A node is a fundamental element in a graph, representing an entity or point. Nodes are connected to each other by edges, defining the graph's framework. In MPX/PNA data, each node represents a spatial location that has been sampled on the surface of a cell.

pixelator

Our software pixelator is the library with the underlying logic for processing and analyzing MPX and PNA data, from raw FASTQ reads to PXL files. Pixelgen Technologies packages this library in software containers in order to use it as companion of nf-core/pixelator, creating highly reproducible workflows.

pixelatorR

pixelatorR is the R version of the pixelator library that can be used to analyze MPX and PNA data.
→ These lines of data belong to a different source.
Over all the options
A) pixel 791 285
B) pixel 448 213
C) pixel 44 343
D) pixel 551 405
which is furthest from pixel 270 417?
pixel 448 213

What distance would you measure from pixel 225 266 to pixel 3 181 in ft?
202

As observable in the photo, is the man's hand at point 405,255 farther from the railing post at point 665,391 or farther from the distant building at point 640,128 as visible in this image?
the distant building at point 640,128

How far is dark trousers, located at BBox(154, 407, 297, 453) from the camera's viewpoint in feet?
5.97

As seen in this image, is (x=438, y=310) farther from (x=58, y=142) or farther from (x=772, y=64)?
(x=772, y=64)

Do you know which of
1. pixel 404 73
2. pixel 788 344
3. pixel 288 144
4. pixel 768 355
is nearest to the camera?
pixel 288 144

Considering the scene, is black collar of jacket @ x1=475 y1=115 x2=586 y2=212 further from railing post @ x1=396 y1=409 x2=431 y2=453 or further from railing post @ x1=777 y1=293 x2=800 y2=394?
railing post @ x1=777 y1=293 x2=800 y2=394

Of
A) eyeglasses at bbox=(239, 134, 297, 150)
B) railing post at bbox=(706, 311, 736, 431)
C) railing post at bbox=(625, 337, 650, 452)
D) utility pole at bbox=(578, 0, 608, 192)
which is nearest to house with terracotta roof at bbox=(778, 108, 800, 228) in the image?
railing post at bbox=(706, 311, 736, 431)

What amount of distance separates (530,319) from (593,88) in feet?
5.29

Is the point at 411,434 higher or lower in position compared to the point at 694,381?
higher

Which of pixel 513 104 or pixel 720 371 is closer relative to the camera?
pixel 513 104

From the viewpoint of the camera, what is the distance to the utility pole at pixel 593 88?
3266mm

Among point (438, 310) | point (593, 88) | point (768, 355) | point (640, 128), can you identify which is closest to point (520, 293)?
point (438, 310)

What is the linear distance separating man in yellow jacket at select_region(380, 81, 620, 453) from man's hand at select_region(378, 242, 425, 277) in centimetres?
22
Sequencing Saturation (in MPX/PNA)

Saturation metrics validate the stability of your PNA data. Sufficient sequencing depth is required to build highly connected cell graphs, which are the foundation for accurate cell calling, protein quantification, and proximity scoring. PNA graphs reach stability at relatively low sequencing depths, and additional sequencing depth yields diminishing returns.

PNA

Proximity Network Assay (PNA) is the name of the second generation of spatial network technology powering Pixelgen Technologies' assays.

UMI

UMIs (Unique Molecular Identifiers) are tags made of unique nucleotide combinations attached to a molecule in order to provide means to uniquely identify that particular molecule before amplification (e.g. PCR) and thus reduce quantitation biases Kivioja et al., 2011. MPX and PNA use UMIs in order to uniquely count antibody molecules.

UPI

The UPI is a randomly generated nucleotide sequence, and each MPX DNA pixel concatemer includes multiple repeated copies of it. Following the MPX assay, each read contains a UPIA and a UPIB sequence, corresponding to the two rounds of pixelation. These sequences enable the mapping of the UMI to its originating pixel A and pixel B.

Valid Read Saturation

An estimate of how much of the library has been sequenced. High saturation (>20%) suggests that sequencing deeper will yield few new unique molecules.

Valid Reads

The percentage of total sequenced reads that contain recognizable Protein IDs (PIDs) and Unique Molecular Identifiers (UMIs) for the RCPs. Low values usually indicate library prep or sequencing quality issues.